Douze sculptures monumentales réalisées à partir de matériaux recyclés
De la Pennsylvanie à l'Australie, des artistes transforment pneus, conteneurs maritimes et bouteilles en œuvres d'art spectaculaires, interrogeant notre rapport aux déchets.
Des pneus usagés devenus dragons cracheurs de feu, des conteneurs maritimes peints aux couleurs de l'arc-en-ciel, une baleine de 25 mètres façonnée dans du polyéthylène recyclé : à travers le monde, des artistes transforment nos déchets en sculptures monumentales. Ces créations, souvent nées d'initiatives personnelles ou de commandes locales, interrogent notre rapport à la consommation et à l'environnement tout en réhabilitant des matériaux destinés à la décharge.
La pratique, également appelée « upcycling » ou éco-art, consiste à détourner plastique, verre, métal, textiles et papier de leur fin de vie pour leur offrir une seconde existence esthétique. Les œuvres qui en résultent, parfois spectaculaires par leur taille ou leur ingéniosité, invitent à reconsidérer la notion de valeur et de beauté. Certaines portent un message écologique explicite, d'autres relèvent d'un simple élan créatif, mais toutes témoignent de la capacité de l'art dit « outsider » à surprendre et à inspirer.
Parmi les exemples les plus remarquables, les sculptures de pneus du centre Breighner's Tire Center à Littlestown, en Pennsylvanie, occupent une place de choix. Noah Russell, employé de l'établissement, avait été mis au défi par son patron de construire un char pour un défilé local. Il créa un lion massif qui remporta le premier prix. L'année suivante, il récidiva avec un dragon cracheur de feu de près de 2,5 mètres de haut, assemblé à partir de cintres, de mottes de gazon, de pneus et d'une bombe aérosol. Suivirent un cavalier sans tête, un cerf à ramures et un récif peuplé d'animaux aquatiques.
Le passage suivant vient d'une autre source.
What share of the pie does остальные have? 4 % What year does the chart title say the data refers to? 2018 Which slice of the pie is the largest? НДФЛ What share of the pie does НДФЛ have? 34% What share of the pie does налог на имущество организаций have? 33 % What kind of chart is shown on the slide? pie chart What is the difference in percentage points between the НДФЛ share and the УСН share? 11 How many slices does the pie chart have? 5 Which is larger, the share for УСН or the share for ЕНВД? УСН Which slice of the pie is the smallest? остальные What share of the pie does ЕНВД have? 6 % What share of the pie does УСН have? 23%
Ces créatures sont désormais installées devant le magasin, où elles sont devenues un repère apprécié des voyageurs empruntant la Hanover Pike.
Dans le désert de Chihuahuan, à la frontière entre les États-Unis et le Mexique, le Frontera Sculpture Oasis offre un tout autre spectacle. L'artiste Taras Mychalewych a créé ce jardin de sculptures après que sa voiture est tombée en panne dans cette même région lors d'un voyage à travers le pays. Utilisant des matériaux récupérés et donnés, des briques aux bouteilles, il a édifié une biosphère improvisée qui se mêle aux agaves et aux cactus environnants. Une installation colorée représente un groupe de mariachi accueillant les visiteurs, tandis qu'une autre évoque les Watts Towers de Los Angeles. Cet oasis isolé rend hommage à la générosité de la nature tout en servant d'avertissement à ceux qui la dégradent au nom du profit.
À Fremantle, en Australie, le « Rainbow Sea Container », surnommé localement « The Containbow », rend hommage à l'histoire industrielle portuaire de la ville. Neuf conteneurs maritimes, peints par l'artiste Marcus Cannin dans toutes les teintes de l'arc-en-ciel, forment une arche de près de 9 mètres de haut, visible de loin entre deux ponts de cette banlieue de Perth. L'œuvre célèbre la scène créative récemment revitalisée de la région. En Suède, la sculpture « Badaren – Spår av Mänsklighet » (« Le Nageur – Traces de l'humanité ») rassemble près de 200 chaises et parasols abandonnés, ainsi que des déchets ramassés sur les plages voisines, dans un parking du sud du pays. L'installation rappelle l'impact des actions individuelles sur l'environnement, de la fabrication à la destruction des biens de consommation.
À Palm Springs, en Californie, une araignée géante de 8,5 mètres de haut, dont le corps est une Volkswagen Coccinelle, se dresse devant l'ancien atelier de réparation automobile Hole in the Wall. Son créateur, Robert Miner, propriétaire des lieux pendant des années, a également installé sur le site une tour d'observation en forme de cabane dans les arbres, décorée de motifs d'araignées et de toiles. Enfin, à Santa Fe, au Nouveau-Mexique, la sculpture « Ethyl the Whale », longue de 25 mètres, est entièrement réalisée en polyéthylène recyclé. Elle constitue un appel direct à réduire notre empreinte écologique, tout comme la statue du Che Guevara à El Alto, en Bolivie, haute de 9 mètres et construite à partir de ferraille, de moteurs, d'engrenages et de roues.